>> START GIVEN PASSAGE

# sun tax



## banana plant (Mar 15, 2016)

hi is anybody out there that is personally up to date on this tax on the use of solar panels ie anybody that has 'registered' their own panels etc.


----------



## snikpoh (Nov 19, 2007)

banana plant said:


> hi is anybody out there that is personally up to date on this tax on the use of solar panels ie anybody that has 'registered' their own panels etc.


"Sun tax" as a tax, has not been brought in yet (as far as I know), so no-one needs to do anything.


----------



## thrax (Nov 13, 2008)

It has been put on hold, probably until after the next elections and should PP win then it is very likely to become law. I'm ready for this; I've made absolutely sure that my collar panels will not be detected: I've buried them.


----------



## banana plant (Mar 15, 2016)

thrax said:


> It has been put on hold, probably until after the next elections and should PP win then it is very likely to become law. I'm ready for this; I've made absolutely sure that my collar panels will not be detected: I've buried them.


good thinking, I cant bury mine as I use them to power my sunbed.


----------



## thrax (Nov 13, 2008)

I have to be honest here, I have no idea at all what collar panels might be. I meant solar panels but my keyboard owns me....


----------



## banana plant (Mar 15, 2016)

thrax said:


> I have to be honest here, I have no idea at all what collar panels might be. I meant solar panels but my keyboard owns me....


lucky for you all the pedants on here where arguing over “dog’s mess” and “dogs mess”, out of interest without 'googling' what do you think it should be?


----------



## thrax (Nov 13, 2008)

Well, if the mess is owned by the dog then it would be dog's mess, but with either a definite or indefinite article in front of it. If we are discussing a general state of affairs then it would be dogs mess. I think.

>> END GIVEN PASSAGE
>> START STORED ROWS

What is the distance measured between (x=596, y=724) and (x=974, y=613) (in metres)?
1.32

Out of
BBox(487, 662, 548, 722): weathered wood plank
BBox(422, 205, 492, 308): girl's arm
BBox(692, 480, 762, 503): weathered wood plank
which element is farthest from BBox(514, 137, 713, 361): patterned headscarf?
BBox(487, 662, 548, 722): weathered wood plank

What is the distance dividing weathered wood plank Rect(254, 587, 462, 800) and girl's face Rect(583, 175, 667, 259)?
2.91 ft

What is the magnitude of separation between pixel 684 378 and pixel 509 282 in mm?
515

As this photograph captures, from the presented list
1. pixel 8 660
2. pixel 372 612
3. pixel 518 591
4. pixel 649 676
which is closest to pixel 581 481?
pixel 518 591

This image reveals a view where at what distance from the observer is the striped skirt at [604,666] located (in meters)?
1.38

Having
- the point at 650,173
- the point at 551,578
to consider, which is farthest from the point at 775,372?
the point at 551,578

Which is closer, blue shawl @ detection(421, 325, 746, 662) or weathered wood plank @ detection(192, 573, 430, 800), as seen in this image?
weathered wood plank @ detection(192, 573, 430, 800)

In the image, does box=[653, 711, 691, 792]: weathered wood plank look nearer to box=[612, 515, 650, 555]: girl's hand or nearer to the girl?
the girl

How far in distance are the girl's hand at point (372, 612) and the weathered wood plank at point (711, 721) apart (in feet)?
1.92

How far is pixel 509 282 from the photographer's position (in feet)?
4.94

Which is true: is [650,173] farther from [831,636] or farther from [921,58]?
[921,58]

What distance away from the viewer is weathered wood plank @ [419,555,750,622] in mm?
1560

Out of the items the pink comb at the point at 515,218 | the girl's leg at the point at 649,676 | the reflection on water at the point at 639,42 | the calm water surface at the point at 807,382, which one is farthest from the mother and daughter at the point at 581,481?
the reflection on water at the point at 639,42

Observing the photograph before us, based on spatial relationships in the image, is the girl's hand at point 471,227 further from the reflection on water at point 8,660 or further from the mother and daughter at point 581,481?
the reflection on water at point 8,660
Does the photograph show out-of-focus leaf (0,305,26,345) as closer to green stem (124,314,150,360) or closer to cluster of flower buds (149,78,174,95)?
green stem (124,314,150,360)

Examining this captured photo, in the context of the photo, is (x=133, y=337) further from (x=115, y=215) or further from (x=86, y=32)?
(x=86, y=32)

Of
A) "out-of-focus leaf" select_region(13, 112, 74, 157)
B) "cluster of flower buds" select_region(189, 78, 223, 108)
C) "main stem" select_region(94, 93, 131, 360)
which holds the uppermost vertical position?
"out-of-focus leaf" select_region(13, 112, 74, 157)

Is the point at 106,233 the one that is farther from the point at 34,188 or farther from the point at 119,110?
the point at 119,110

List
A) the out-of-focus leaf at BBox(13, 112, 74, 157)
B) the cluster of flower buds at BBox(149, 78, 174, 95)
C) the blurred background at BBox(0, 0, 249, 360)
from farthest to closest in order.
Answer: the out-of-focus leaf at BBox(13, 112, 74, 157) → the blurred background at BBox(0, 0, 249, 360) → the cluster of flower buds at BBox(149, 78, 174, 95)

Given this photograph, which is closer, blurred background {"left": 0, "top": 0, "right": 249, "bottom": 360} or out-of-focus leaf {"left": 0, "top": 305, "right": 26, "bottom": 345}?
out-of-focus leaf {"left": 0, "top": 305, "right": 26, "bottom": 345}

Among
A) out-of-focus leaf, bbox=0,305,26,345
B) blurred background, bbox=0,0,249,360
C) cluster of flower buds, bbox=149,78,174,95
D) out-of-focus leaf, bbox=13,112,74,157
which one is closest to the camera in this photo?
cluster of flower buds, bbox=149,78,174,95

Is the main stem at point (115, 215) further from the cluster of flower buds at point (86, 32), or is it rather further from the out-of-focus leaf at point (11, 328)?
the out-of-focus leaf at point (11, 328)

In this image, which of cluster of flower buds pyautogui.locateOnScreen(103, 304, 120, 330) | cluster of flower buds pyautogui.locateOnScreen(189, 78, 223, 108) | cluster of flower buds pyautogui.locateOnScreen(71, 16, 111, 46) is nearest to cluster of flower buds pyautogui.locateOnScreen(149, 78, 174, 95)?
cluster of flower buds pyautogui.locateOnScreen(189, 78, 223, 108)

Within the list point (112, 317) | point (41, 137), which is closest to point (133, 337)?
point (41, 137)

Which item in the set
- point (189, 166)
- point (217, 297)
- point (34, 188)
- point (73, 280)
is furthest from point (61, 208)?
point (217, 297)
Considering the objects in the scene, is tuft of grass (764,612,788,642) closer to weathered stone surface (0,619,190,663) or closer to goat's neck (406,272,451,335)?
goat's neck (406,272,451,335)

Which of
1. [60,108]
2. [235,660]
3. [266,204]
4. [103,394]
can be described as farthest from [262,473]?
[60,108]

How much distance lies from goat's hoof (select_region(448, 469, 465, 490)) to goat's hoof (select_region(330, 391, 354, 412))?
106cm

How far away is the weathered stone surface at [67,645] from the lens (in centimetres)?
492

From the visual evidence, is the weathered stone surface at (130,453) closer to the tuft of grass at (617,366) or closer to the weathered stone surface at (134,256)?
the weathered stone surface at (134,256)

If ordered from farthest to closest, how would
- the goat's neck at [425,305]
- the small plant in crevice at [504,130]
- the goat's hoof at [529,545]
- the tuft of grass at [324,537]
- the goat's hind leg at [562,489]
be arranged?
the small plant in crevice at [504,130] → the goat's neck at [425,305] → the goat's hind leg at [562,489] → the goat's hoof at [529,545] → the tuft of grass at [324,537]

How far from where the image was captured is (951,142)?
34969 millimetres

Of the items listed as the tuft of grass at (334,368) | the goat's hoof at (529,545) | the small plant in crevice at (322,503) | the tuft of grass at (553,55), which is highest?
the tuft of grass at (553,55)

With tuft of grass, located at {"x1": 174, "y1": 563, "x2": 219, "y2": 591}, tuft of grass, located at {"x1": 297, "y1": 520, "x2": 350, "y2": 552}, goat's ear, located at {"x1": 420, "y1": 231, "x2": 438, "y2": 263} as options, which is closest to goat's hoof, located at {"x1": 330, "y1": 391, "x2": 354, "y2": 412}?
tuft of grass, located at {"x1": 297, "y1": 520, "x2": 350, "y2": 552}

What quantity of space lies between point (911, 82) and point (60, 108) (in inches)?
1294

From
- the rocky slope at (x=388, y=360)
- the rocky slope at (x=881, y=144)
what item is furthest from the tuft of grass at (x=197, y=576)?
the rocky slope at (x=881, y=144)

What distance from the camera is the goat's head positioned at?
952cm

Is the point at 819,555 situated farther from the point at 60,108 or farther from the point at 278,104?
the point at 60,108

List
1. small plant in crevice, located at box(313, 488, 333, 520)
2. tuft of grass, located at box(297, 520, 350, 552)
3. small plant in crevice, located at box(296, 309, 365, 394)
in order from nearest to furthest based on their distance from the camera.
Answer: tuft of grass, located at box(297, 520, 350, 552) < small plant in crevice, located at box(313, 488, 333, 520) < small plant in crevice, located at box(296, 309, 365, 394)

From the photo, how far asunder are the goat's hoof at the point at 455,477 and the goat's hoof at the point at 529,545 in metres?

>> END STORED ROWS

▸ **WRITTEN EXERCISE A**
Reproduce the records starting at the line that contains "What distance from the camera" and ending at the end of the records, switching "asunder" to "apart" and leaving everything else unchanged.
▸ **WRITTEN EXERCISE B**
Resume the forum thread on the sun tax from its last post.

▸ **EXPECTED ANSWER A**
What distance from the camera is the goat's head positioned at?
952cm

Is the point at 819,555 situated farther from the point at 60,108 or farther from the point at 278,104?
the point at 60,108

List
1. small plant in crevice, located at box(313, 488, 333, 520)
2. tuft of grass, located at box(297, 520, 350, 552)
3. small plant in crevice, located at box(296, 309, 365, 394)
in order from nearest to furthest based on their distance from the camera.
Answer: tuft of grass, located at box(297, 520, 350, 552) < small plant in crevice, located at box(313, 488, 333, 520) < small plant in crevice, located at box(296, 309, 365, 394)

From the photo, how far apart are the goat's hoof at the point at 455,477 and the goat's hoof at the point at 529,545 in metres?

▸ **EXPECTED ANSWER B**
----------



## Lynn R (Feb 21, 2014)

thrax said:


> Well, if the mess is owned by the dog then it would be dog's mess, but with either a definite or indefinite article in front of it. If we are discussing a general state of affairs then it would be dogs mess. I think.


If it was a general state of affairs it would be dogs' mess, surely?


----------



## snikpoh (Nov 19, 2007)

thrax said:


> Well, if the mess is owned by the dog then it would be dog's mess, but with either a definite or indefinite article in front of it. If we are discussing a general state of affairs then it would be dogs mess. I think.


... then why is it dog*s* mess and not dog mess?


----------



## thrax (Nov 13, 2008)

snikpoh said:


> ... then why is it dog*s* mess and not dog mess?


It can be either, I believe. But seriously, I'm getting really worried about this dog and the mess he (or she) is creating. Something must be done and soon...


----------



## baldilocks (Mar 7, 2010)

thrax said:


> It can be either, I believe. But seriously, I'm getting really worried about this dog and the mess he (or she) is creating. Something must be done and soon...


We now have by-laws in the village about this and it gives the Policía Local something to do in addition to the new yellow lines and defined parking.


----------



## el romeral (May 8, 2012)

baldilocks said:


> We now have by-laws in the village about this and it gives the Policía Local something to do in addition to the new yellow lines and defined parking.


There must be a change of policy or something, as the town nearest to me is finally trying to combat the outrageous parking by the locals. Fixed cones have been put in place down the centre line to help prevent double parking, together with blue zones where you have to pay and best of all, the local police are actually patrolling around and booking badly or illegally parked cars. Never seen this before.


----------



## Lynn R (Feb 21, 2014)

el romeral said:


> There must be a change of policy or something, as the town nearest to me is finally trying to combat the outrageous parking by the locals. Fixed cones have been put in place down the centre line to help prevent double parking, together with blue zones where you have to pay and best of all, the local police are actually patrolling around and booking badly or illegally parked cars. Never seen this before.


We have blue zones in the town centre too, with parking wardens, and the Council have also installed bollards in several areas to prevent cars parking on the pavement - which for us, as pedestrians, is great. I hate having to walk in the road because the pavement is blocked by a parked car.

We've had byelaws obliging dog owners to pick up their pets' mess for years, though, and the problem is still almost as bad as ever.


----------



## The Skipper (Nov 26, 2014)

I clicked on this thread to read the latest about the tax on solar panels but it seems to be all about dog crap. Am I missing something?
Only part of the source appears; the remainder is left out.